[Saved data entries]
****************************************
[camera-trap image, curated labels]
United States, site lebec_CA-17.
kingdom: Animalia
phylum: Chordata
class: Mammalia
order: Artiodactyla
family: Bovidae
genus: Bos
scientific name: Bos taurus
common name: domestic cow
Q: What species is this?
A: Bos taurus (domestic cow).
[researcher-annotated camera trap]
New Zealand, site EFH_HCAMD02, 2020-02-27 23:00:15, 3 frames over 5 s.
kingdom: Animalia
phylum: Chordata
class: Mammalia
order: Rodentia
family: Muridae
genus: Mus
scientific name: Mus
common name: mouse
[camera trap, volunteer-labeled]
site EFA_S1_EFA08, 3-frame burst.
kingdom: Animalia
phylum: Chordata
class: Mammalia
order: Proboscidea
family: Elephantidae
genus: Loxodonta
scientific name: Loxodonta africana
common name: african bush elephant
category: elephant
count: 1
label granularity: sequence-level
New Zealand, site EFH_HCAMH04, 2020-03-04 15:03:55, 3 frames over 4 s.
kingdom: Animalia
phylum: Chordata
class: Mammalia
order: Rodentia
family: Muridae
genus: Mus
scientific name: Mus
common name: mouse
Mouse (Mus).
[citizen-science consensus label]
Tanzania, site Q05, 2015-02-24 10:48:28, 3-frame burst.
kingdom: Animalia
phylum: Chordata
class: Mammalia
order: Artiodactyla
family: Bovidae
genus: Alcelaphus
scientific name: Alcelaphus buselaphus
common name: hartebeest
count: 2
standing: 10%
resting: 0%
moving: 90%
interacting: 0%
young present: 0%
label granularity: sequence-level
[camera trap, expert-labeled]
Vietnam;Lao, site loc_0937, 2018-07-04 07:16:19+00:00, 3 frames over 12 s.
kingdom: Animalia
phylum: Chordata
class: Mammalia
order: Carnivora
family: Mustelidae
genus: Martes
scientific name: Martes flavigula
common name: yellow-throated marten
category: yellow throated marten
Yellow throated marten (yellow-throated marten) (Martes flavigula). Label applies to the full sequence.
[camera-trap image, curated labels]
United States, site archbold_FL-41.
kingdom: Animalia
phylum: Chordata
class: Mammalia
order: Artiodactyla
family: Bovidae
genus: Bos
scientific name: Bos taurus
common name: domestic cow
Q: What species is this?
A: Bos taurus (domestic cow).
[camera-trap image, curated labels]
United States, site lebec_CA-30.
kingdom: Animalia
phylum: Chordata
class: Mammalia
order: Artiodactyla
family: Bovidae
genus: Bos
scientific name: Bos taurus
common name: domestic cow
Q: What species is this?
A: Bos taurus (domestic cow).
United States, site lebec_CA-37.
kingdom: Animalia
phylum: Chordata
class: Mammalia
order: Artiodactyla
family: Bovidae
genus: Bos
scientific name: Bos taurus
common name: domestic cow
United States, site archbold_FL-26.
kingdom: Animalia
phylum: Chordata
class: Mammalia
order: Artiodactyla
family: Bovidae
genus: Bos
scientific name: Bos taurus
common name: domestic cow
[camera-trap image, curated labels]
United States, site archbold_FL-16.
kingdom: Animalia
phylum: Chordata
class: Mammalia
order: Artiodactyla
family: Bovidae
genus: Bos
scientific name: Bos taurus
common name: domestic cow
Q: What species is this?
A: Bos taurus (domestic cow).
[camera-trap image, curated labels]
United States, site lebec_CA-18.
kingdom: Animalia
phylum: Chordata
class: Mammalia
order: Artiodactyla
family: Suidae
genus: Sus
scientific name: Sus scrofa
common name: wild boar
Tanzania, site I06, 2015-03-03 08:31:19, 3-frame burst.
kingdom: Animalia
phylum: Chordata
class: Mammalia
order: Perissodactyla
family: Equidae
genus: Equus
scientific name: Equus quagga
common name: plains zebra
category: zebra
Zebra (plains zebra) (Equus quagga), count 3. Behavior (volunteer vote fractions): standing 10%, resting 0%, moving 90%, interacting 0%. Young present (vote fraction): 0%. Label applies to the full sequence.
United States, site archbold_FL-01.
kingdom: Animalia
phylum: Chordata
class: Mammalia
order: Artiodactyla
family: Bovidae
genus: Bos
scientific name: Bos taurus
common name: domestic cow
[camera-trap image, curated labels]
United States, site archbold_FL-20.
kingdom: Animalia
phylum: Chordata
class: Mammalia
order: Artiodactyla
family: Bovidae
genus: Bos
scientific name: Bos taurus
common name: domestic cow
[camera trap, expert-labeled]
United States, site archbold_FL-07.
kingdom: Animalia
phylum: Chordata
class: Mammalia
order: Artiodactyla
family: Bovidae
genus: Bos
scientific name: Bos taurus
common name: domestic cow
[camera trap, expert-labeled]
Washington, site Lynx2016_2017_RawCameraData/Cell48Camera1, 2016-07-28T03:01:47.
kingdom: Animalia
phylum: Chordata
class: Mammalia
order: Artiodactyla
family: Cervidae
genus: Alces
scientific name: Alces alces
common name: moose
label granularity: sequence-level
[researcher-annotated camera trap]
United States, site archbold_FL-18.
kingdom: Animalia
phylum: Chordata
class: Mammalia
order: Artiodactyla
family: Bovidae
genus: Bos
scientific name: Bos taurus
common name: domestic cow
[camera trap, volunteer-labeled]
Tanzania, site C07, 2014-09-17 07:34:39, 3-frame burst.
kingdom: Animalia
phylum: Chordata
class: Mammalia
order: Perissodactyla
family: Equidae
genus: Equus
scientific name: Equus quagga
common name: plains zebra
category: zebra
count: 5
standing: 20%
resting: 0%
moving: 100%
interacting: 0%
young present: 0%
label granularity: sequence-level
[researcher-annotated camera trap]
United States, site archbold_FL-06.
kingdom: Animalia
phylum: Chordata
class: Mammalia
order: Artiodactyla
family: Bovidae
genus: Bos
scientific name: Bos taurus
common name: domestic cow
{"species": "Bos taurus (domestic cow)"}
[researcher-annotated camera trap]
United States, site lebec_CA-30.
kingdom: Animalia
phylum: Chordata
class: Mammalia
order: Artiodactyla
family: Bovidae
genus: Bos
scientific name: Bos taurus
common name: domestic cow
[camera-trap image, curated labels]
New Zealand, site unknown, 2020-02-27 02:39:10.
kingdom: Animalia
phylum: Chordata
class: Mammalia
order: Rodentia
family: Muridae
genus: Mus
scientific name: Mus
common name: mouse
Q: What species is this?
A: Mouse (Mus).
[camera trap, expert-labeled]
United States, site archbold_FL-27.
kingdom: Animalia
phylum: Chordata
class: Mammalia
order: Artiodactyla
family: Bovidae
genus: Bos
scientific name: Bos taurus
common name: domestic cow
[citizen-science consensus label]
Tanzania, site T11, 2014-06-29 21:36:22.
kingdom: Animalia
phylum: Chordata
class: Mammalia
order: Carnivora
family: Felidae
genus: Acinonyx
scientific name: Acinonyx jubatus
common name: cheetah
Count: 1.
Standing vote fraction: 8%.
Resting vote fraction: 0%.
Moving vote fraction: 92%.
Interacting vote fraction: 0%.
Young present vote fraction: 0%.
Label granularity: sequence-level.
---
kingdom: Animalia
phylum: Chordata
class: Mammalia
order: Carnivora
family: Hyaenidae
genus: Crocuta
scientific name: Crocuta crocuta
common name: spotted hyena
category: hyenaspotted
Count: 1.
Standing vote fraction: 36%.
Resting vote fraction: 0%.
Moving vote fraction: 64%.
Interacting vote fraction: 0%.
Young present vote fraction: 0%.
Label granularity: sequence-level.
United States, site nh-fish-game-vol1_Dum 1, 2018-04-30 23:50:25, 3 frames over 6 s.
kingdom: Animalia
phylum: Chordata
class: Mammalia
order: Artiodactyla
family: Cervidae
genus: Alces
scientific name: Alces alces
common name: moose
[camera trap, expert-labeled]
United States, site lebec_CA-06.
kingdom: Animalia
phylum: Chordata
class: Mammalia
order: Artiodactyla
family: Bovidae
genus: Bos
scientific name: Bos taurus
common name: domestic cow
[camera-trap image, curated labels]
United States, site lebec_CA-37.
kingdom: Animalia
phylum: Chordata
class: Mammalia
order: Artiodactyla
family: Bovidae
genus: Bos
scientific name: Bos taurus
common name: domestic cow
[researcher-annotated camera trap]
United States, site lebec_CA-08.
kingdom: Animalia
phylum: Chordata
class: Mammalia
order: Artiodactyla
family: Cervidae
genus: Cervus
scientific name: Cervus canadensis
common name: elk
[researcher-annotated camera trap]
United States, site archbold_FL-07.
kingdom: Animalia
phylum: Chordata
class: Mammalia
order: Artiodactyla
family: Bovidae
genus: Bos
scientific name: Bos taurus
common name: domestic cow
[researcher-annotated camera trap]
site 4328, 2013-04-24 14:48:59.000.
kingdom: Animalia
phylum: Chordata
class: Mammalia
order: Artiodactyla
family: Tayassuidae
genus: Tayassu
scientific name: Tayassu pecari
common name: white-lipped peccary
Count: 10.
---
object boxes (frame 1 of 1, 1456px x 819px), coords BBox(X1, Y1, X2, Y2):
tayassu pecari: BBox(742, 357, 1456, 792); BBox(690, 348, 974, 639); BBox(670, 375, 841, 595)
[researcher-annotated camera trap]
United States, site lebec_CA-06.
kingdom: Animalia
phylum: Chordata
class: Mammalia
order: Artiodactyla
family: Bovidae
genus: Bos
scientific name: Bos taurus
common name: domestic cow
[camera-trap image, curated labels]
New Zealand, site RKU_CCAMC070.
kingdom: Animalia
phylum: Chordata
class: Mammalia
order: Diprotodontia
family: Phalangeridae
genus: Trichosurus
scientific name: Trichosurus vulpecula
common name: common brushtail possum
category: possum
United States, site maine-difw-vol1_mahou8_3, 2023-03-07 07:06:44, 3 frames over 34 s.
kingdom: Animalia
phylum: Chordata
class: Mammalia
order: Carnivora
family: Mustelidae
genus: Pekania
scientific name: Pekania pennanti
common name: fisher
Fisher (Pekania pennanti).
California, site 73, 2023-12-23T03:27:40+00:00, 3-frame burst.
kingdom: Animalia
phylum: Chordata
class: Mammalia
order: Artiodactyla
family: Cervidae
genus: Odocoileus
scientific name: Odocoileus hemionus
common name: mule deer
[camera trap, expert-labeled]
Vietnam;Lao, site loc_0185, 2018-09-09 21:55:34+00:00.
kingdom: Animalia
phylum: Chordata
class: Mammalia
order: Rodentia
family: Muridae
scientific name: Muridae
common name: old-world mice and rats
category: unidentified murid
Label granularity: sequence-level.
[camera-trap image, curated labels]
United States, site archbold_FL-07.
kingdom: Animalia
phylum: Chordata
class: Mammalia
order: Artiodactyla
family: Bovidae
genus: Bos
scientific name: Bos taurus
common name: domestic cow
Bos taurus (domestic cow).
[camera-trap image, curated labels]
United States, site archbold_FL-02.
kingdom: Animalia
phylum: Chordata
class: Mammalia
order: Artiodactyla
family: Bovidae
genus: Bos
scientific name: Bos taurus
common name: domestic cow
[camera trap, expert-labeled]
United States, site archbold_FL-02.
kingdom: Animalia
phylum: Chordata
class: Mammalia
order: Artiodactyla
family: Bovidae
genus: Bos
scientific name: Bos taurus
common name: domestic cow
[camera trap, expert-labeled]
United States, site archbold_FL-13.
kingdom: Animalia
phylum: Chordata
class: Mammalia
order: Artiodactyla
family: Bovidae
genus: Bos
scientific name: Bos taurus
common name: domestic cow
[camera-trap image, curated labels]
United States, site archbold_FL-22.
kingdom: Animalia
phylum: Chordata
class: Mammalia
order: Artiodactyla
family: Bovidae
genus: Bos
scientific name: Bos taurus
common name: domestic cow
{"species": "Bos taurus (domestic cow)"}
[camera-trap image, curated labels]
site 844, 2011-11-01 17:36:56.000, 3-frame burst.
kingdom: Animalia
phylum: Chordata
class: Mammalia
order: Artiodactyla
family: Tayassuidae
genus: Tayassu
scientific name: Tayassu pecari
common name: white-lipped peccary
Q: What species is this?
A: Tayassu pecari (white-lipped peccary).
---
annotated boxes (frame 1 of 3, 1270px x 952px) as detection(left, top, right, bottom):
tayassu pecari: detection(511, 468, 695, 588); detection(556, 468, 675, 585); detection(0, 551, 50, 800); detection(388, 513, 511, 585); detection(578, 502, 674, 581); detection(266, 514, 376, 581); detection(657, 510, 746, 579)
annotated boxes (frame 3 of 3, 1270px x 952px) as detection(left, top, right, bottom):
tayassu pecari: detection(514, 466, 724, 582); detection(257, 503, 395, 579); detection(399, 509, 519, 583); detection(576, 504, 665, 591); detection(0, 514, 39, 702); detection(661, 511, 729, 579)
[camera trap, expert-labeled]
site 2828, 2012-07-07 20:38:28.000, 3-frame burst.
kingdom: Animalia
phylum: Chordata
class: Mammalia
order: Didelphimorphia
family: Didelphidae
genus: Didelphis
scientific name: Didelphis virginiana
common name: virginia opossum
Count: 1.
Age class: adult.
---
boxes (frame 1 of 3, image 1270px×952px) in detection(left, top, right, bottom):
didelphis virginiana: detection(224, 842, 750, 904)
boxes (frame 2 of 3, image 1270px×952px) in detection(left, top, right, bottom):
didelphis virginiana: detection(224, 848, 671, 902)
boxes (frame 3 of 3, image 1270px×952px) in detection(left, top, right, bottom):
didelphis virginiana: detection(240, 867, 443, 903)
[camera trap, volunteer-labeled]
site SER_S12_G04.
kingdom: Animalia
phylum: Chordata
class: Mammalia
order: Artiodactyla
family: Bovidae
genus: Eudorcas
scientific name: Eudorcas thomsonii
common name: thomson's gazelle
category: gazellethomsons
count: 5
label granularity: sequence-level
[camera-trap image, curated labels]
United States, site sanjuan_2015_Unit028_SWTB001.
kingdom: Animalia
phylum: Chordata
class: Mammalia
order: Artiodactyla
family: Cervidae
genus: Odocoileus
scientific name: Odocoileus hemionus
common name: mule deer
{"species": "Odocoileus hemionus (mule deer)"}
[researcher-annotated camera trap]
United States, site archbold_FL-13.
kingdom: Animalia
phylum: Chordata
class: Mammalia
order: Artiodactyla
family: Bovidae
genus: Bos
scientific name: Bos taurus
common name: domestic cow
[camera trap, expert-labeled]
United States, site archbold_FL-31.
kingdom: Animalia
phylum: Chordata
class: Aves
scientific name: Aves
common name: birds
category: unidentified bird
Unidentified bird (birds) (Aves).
****************************************
→ **Assignment**:
Lines in the entries above that hold "Vietnam" should be counted; give only that count.

→ **Answer to the exercise**:
2